Natural earth pigments on masonite

18 ⅛ in x 14 ⅛ in (46 cm x 36 cm)

Found at Mowanjum, Kimberley, 1973 (after the artist had died)

Kim Akerman Collection

Mary Macha, Perth

The Thomas Vroom Collection, The Netherlands

Sotheby's, London, Aboriginal Art - Thomas Vroom Collection, June 10, 2015, lot 54

Private Collection

Kim Akerman, "Wanjina - Notes on some Iconic Ancestral Beings of the Northern Kimberley", http://www.kimberleyfoundation.org.au/akerman-2014/p.61 illus

Painted in about 1970, possibly at the time Helen Groger-Wurm was commissioning paintings from Numbulmore, this painting had been lost behind a cupboard in the small room that served as a craft centre at the 'old' Mowanjum community. It was found in 1973 when the centre was moved to a new location in the community. Numbulmore was known to have re-painted Wanjina figures at the rock shelter at Mamadayi and David Mowaljarli believed this figure to represent the same Wanjina. Numbulmore's Wanjina paintings are generally readily identifiable. Those that represent the head and shoulders only are usually solid white figures (invariably derived from the mineral huntite) with details added in red, black and yellow.
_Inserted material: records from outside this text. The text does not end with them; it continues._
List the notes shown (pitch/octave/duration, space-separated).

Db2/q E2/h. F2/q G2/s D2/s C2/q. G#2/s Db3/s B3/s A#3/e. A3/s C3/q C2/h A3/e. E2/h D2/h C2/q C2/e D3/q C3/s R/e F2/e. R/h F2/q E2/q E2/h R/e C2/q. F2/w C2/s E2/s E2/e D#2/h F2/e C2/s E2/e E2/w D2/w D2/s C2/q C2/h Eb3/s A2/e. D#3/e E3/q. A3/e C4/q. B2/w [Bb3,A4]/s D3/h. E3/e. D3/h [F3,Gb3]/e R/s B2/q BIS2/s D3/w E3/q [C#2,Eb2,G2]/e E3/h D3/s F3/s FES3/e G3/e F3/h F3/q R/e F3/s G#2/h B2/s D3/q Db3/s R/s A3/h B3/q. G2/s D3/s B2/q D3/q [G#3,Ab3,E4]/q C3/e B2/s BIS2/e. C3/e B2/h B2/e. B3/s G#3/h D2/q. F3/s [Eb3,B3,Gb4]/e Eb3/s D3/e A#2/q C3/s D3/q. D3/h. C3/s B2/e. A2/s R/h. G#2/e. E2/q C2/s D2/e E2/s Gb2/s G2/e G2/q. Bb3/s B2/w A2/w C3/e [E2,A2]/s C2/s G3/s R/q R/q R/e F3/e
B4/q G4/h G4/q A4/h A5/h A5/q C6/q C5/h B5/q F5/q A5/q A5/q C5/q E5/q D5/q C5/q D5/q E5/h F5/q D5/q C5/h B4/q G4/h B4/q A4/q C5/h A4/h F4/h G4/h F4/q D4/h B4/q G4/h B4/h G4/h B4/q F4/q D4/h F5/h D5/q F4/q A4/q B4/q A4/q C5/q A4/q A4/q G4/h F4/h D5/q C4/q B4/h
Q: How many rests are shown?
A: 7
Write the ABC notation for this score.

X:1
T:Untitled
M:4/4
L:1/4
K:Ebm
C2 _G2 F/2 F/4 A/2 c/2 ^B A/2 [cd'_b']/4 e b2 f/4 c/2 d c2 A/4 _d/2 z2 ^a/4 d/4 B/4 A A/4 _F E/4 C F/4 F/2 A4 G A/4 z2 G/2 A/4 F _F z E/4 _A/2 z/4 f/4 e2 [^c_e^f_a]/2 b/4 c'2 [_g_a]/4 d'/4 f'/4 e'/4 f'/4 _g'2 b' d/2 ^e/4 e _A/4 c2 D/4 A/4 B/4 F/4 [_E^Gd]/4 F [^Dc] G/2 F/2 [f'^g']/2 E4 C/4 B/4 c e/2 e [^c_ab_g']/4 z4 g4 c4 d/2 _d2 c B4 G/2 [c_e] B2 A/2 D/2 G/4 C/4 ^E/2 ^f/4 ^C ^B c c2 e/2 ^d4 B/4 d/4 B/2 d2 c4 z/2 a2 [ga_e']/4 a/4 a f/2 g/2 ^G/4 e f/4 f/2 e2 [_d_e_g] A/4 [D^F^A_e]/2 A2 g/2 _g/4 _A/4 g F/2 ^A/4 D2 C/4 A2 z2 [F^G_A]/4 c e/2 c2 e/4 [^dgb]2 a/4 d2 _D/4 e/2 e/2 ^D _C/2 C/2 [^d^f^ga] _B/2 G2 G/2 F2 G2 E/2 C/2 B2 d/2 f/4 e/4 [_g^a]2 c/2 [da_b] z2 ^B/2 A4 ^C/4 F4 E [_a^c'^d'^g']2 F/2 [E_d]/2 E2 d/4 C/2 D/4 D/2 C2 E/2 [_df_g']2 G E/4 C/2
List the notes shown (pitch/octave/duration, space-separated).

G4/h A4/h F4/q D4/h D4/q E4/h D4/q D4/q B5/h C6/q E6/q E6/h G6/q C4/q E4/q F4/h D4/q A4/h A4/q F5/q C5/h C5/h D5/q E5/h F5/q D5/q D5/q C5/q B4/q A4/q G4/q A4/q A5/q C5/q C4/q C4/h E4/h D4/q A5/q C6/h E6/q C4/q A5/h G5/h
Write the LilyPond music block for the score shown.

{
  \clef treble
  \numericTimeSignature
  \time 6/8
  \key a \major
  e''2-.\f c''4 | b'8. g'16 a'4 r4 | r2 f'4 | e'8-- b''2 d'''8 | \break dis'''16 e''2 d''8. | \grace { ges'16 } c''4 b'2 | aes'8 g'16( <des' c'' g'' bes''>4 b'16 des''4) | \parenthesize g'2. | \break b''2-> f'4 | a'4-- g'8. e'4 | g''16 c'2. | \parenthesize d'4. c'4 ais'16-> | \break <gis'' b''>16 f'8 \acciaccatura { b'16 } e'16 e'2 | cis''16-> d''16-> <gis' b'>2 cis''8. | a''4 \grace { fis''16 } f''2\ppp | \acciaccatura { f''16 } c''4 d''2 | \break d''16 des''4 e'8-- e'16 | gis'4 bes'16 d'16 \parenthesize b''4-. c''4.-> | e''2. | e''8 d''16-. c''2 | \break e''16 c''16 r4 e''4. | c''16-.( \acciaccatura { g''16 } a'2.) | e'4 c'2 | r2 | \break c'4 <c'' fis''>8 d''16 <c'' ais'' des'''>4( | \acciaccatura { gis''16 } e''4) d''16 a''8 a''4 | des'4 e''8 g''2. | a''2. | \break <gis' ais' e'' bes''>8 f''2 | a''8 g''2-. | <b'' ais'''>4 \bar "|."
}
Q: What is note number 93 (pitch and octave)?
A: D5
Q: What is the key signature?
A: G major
In the centre of the chest a solid (usually black, but occasionally red) oval form is said to depict the sternum, heart or a pearl shell pendant. The almost circular heads are surrounded by a very regular halo that represents a headdress (and hair, clouds and/or lightning). The large, round, black eyes fringed with short, delicate lashes usually occupy a greater proportion of the head in Numbulmore's Wanjinas than in those painted by other artists. Similarly, his Wanjinas have well defined, long narrow parallel-sided noses, flared at the very tip, with the nostrils invariably depicted. In the final creative burst before his death, Numbulmore began to give his Wanjina figures mouths and sometimes bodies, rather than portray only the head and shoulders. Since his death in 1971, just eleven paintings of Wanjina on bark and board by Numbulmore have appeared on the secondary market at auction, and it is significant to note that in only two of these paintings, Wanjina have been depicted without mouths.